Derek Kinder

No. 83
- Position: Wide receiver

Personal information
- Born: May 25, 1986 (age 40) Albion, New York, U.S.
- Listed height: 6 ft 1 in (1.85 m)
- Listed weight: 210 lb (95 kg)

Career information
- High school: Albion (NY)
- College: Pittsburgh
- NFL draft: 2009: 7th round, 251st overall pick

Career history
- Chicago Bears (2009)*;
- * Offseason or practice squad member only

Awards and highlights
- First-team All-Big East (2006);

= Derek Kinder =

American football player (born 1986)

Derek Kinder (born May 25, 1986) is an American former football wide receiver.

He attended Albion High School in Albion, New York, where he was a star athlete in football, baseball, and basketball. As a senior, he scored 33 touchdowns, rushed for 1,705 yards, and intercepted eight passes.

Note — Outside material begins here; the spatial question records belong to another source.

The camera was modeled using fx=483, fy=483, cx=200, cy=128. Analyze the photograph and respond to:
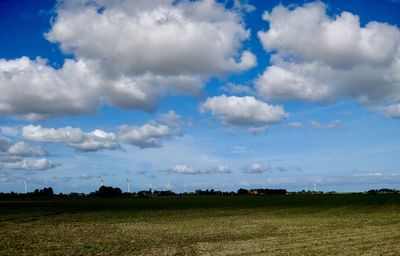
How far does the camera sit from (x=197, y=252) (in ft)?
89.2

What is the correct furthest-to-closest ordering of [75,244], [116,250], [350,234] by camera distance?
Answer: [350,234] → [75,244] → [116,250]

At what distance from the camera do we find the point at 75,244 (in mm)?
30719

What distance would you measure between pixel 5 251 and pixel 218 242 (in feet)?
43.0

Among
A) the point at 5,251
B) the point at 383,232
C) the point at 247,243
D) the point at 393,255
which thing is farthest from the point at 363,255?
the point at 5,251

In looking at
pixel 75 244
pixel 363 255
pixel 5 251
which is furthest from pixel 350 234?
pixel 5 251

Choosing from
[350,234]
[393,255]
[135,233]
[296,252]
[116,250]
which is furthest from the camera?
[135,233]

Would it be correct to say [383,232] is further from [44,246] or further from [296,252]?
[44,246]

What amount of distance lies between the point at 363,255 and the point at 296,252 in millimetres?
3446

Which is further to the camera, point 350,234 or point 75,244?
point 350,234

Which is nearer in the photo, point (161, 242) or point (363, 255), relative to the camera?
point (363, 255)

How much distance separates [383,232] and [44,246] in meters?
24.0

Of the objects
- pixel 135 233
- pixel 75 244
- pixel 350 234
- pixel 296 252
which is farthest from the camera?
pixel 135 233

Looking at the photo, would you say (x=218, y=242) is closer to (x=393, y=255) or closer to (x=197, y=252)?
(x=197, y=252)

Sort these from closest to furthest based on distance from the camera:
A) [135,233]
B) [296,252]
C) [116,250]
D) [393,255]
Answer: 1. [393,255]
2. [296,252]
3. [116,250]
4. [135,233]
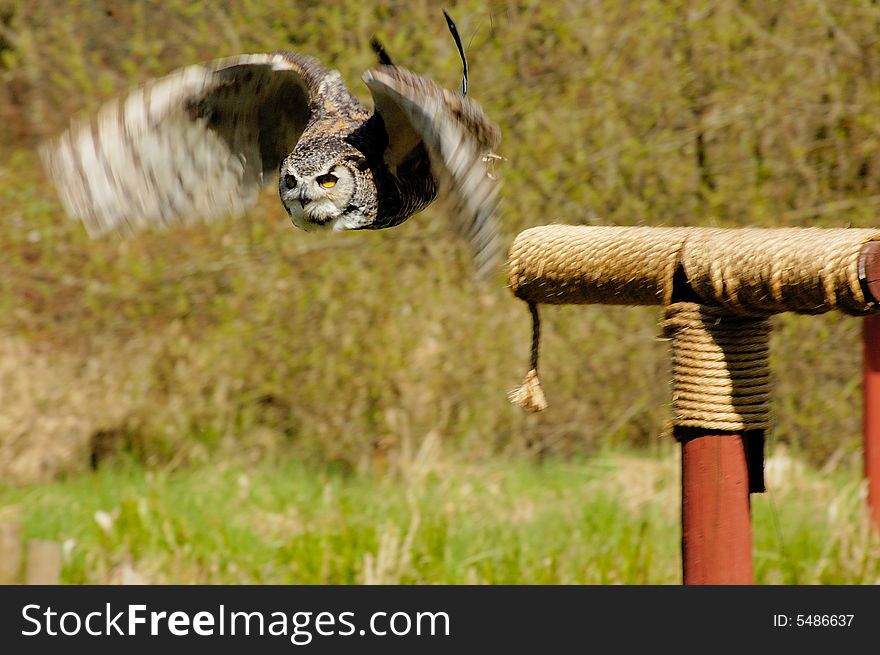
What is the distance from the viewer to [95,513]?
450cm

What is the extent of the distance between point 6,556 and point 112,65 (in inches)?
94.9

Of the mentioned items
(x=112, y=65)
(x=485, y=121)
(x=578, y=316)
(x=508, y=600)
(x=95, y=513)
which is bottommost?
(x=508, y=600)

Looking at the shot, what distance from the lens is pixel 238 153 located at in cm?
300

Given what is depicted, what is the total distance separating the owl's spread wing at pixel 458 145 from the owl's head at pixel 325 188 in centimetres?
22

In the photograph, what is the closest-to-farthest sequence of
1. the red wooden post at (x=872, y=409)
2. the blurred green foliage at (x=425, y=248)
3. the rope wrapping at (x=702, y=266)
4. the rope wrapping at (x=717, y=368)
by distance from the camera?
the rope wrapping at (x=702, y=266)
the rope wrapping at (x=717, y=368)
the red wooden post at (x=872, y=409)
the blurred green foliage at (x=425, y=248)

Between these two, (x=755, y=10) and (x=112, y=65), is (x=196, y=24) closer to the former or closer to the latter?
(x=112, y=65)

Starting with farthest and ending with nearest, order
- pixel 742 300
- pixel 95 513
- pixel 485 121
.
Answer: pixel 95 513
pixel 485 121
pixel 742 300

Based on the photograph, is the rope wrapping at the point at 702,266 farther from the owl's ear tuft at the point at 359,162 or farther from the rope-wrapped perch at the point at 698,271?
the owl's ear tuft at the point at 359,162

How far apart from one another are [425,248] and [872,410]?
7.52 ft

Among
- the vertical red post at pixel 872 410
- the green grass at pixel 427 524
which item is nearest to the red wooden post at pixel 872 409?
the vertical red post at pixel 872 410

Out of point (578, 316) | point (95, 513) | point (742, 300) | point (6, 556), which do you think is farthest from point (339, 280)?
point (742, 300)

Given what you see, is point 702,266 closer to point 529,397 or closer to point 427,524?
point 529,397

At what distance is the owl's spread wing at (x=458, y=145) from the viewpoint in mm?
2178

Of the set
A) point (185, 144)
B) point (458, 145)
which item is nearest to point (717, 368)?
point (458, 145)
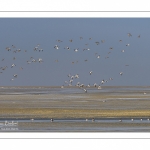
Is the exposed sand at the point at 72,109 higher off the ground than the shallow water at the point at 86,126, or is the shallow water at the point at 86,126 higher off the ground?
the exposed sand at the point at 72,109

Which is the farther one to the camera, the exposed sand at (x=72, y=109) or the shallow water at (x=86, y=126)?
the exposed sand at (x=72, y=109)

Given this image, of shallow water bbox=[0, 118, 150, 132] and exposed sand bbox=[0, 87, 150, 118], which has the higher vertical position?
exposed sand bbox=[0, 87, 150, 118]

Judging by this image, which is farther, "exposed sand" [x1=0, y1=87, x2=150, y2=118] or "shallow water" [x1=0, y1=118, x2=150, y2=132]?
"exposed sand" [x1=0, y1=87, x2=150, y2=118]

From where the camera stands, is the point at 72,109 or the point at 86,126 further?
the point at 72,109

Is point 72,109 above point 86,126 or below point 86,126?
above
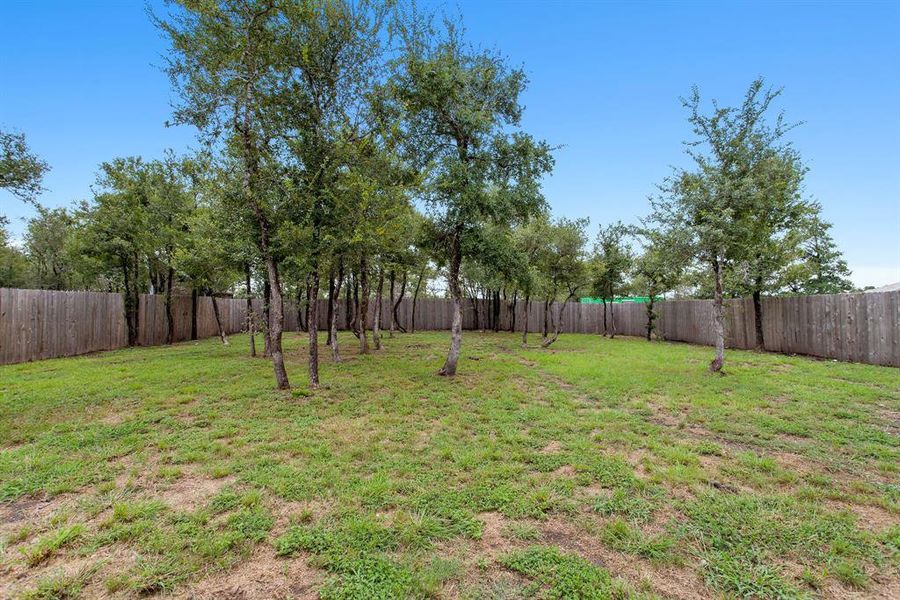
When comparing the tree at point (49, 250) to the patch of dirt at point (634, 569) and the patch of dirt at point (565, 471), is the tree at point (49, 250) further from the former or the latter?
the patch of dirt at point (634, 569)

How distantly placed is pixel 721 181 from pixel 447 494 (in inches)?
333

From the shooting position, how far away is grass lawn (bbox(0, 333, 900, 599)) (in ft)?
6.67

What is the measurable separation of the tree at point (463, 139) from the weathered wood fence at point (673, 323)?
551 centimetres

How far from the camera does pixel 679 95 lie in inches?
315

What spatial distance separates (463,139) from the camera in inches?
306

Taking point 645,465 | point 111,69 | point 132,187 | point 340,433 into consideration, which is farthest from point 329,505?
point 132,187

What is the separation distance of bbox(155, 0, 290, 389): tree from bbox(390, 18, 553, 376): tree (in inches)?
90.4

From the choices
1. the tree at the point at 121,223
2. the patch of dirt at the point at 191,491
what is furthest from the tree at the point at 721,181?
the tree at the point at 121,223

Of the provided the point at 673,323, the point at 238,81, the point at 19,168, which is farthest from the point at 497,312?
the point at 19,168

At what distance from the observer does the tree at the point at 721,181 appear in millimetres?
7578

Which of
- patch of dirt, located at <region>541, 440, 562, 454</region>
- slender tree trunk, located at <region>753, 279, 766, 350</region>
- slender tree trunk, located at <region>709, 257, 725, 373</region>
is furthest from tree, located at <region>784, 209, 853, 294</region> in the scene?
patch of dirt, located at <region>541, 440, 562, 454</region>

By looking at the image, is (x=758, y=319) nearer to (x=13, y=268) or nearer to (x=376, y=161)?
(x=376, y=161)

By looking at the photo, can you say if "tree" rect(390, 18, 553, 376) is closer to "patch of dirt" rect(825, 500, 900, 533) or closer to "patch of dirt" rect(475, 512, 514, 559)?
"patch of dirt" rect(475, 512, 514, 559)

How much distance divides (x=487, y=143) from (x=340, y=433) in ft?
20.6
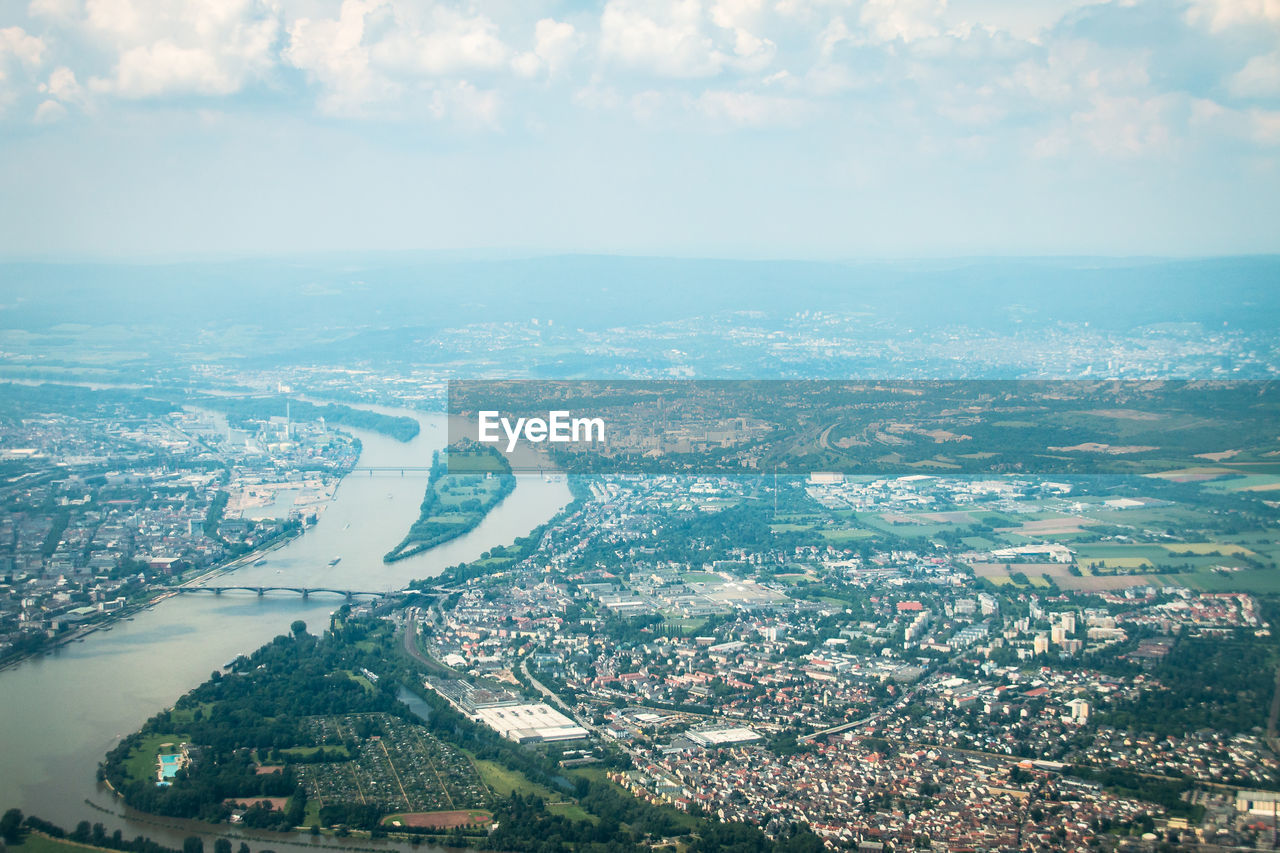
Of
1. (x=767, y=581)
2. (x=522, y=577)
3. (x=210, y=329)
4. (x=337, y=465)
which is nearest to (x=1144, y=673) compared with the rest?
(x=767, y=581)

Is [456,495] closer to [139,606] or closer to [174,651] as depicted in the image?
[139,606]

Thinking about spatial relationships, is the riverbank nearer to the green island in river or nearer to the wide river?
the wide river

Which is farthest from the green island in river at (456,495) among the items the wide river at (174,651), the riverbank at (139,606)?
the riverbank at (139,606)

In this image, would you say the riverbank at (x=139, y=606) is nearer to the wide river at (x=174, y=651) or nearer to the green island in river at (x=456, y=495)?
the wide river at (x=174, y=651)

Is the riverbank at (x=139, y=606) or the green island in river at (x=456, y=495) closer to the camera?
the riverbank at (x=139, y=606)

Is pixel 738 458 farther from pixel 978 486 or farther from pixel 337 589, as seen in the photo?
pixel 337 589

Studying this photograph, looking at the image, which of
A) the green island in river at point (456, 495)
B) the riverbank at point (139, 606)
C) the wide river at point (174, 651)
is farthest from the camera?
the green island in river at point (456, 495)
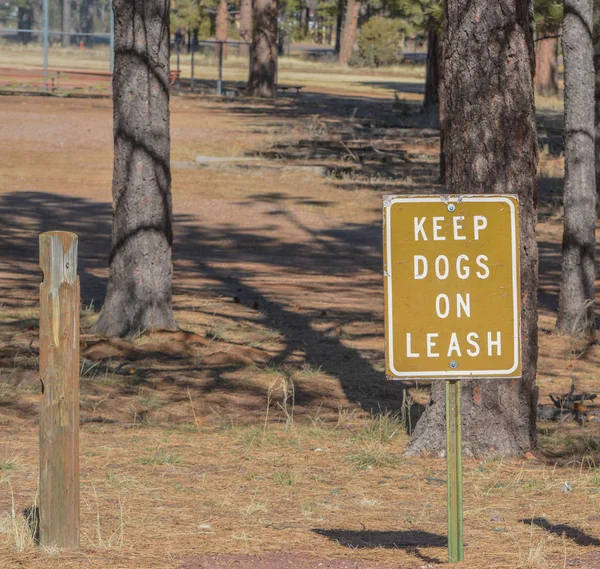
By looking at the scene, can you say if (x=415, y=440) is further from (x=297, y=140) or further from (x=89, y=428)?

In December 2003, Kinder accepted a football scholarship from the University of Pittsburgh. As a junior in 2006, he tallied 57 receptions for 847 yards and six touchdowns and was selected as a first-team All-Big East player. He was a finalist for the ESPY Award for the "best play" in sports in 2006 for a "devastating hit that leveled two Mountaineer players" on a 73-yard punt return.

Kinder missed the 2007 season due to a knee injury. He made a comeback in 2008 and caught 36 passes for 422 yards.

He was drafted in the seventh round of the 2009 NFL draft by the Chicago Bears. On August 31, 2009, he was released by the Bears.